Individual freedom, he added, is being construed as freedom from morality and this is creating a spiritual void.

“We cannot restore the family to what it was 100 or 50 years ago and nobody is advocating that it should be so. But Christianity has evolved in the past and it is still possible to evolve and provide answers to today’s society. Faith was the answer to this spiritual crisis,” Fr Camilleri said. His answer may not have been enough though for some of the audience members.

One man insisted that Christian families with numerous children existed and had to be seen at the forefront to serve as a model for society. Another man asked why the Church was scared of talking about sin when addressing the divorce issue.

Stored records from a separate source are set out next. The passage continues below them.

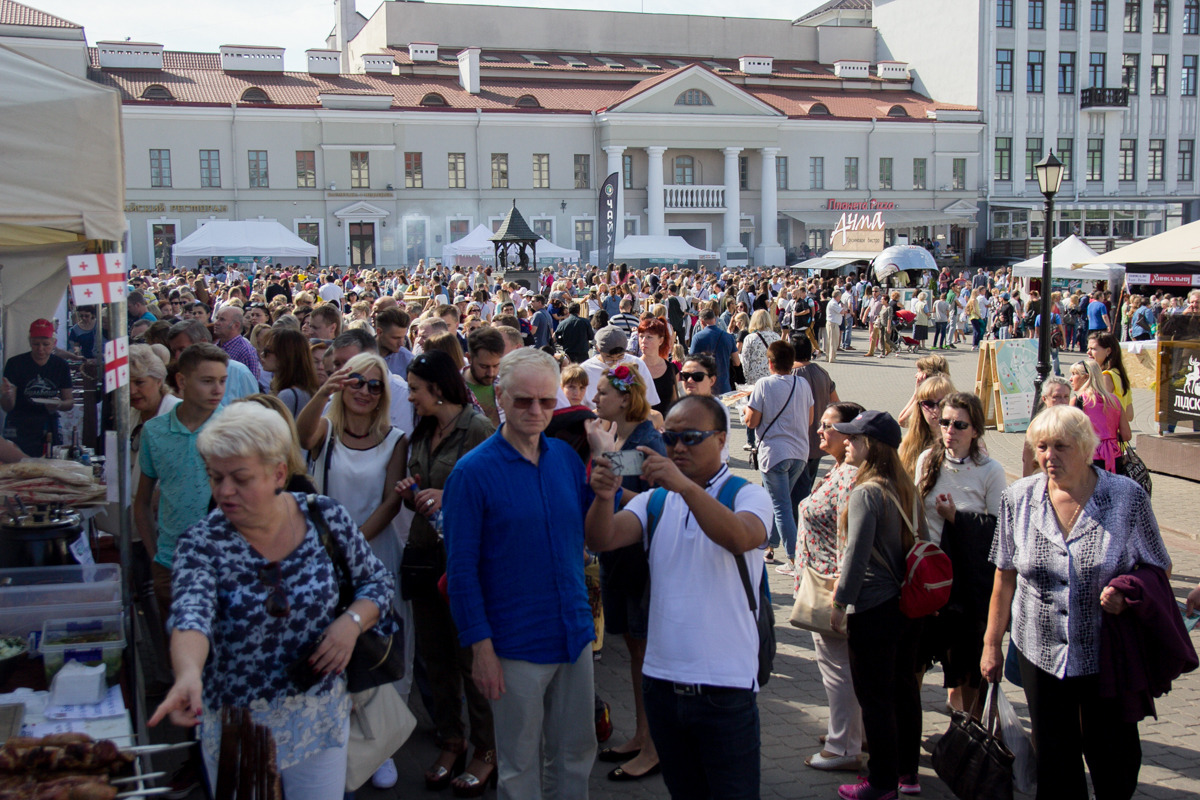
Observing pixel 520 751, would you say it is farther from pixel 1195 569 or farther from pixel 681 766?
pixel 1195 569

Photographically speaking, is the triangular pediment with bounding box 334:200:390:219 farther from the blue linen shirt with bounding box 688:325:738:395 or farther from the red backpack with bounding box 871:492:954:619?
the red backpack with bounding box 871:492:954:619

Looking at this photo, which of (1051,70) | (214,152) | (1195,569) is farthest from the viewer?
(1051,70)

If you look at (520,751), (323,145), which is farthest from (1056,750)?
(323,145)

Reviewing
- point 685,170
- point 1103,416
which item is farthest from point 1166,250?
point 685,170

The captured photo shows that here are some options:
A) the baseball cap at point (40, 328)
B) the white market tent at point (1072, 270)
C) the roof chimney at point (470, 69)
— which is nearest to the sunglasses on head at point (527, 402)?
the baseball cap at point (40, 328)

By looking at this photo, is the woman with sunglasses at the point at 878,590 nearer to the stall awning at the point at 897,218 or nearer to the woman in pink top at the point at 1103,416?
the woman in pink top at the point at 1103,416

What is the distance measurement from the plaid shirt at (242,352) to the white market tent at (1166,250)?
30.3 feet

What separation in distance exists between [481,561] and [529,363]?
0.68 metres

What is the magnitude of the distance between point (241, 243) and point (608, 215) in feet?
35.0

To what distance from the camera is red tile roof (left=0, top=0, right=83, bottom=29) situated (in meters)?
40.1

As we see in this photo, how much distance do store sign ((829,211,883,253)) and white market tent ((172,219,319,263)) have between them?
1903cm

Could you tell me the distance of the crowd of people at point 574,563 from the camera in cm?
290

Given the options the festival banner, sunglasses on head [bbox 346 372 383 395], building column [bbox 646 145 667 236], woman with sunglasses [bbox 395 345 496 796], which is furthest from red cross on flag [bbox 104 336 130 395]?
building column [bbox 646 145 667 236]

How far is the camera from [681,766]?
3256 mm
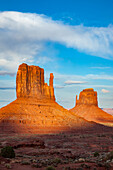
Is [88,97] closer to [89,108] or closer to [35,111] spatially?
[89,108]

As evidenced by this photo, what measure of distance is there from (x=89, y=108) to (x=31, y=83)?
76.0m

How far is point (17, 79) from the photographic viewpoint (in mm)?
79500

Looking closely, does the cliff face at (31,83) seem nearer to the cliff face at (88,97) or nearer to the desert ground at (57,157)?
the desert ground at (57,157)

Lingering was the argument of what position the Church should take in the debate on divorce.

Fr Camilleri said talk about sin was not the appropriate reaction for a Church that wanted to address all of society because it believed in the principle that a stable marriage and family were beneficial to civilisation.

Vatican charter on family rights

The charter drawn up in October 1983 depicts a very traditional model of the family based on marriage between a man and a woman in a society where non-married couples “must not be placed on the same level” by the state.

Spouses have a right to set up a family and decide on the spacing of births and the number of children to be born in accordance to “objective moral order, which excludes recourse to contraception, sterilisation and abortion”.

The charter says that human life must be “respected and protected absolutely from the moment of conception”, insisting that respect for the dignity of the human being “excludes all experimental manipulation or exploitation of the human embryo”.

It also speaks of parents’ right to ensure children are not compelled to attend classes not in agreement with their own moral and religious convictions, mentioning in particular sex education, which the charter says must always be carried out under the close supervision of parents.

The charter promotes a family where the mother is encouraged to stay at home and speaks on the importance of a “family wage” so that mothers will not be obliged to seek employment outside the home.

Divorce attacks the very institution of marriage and the family, the charter says.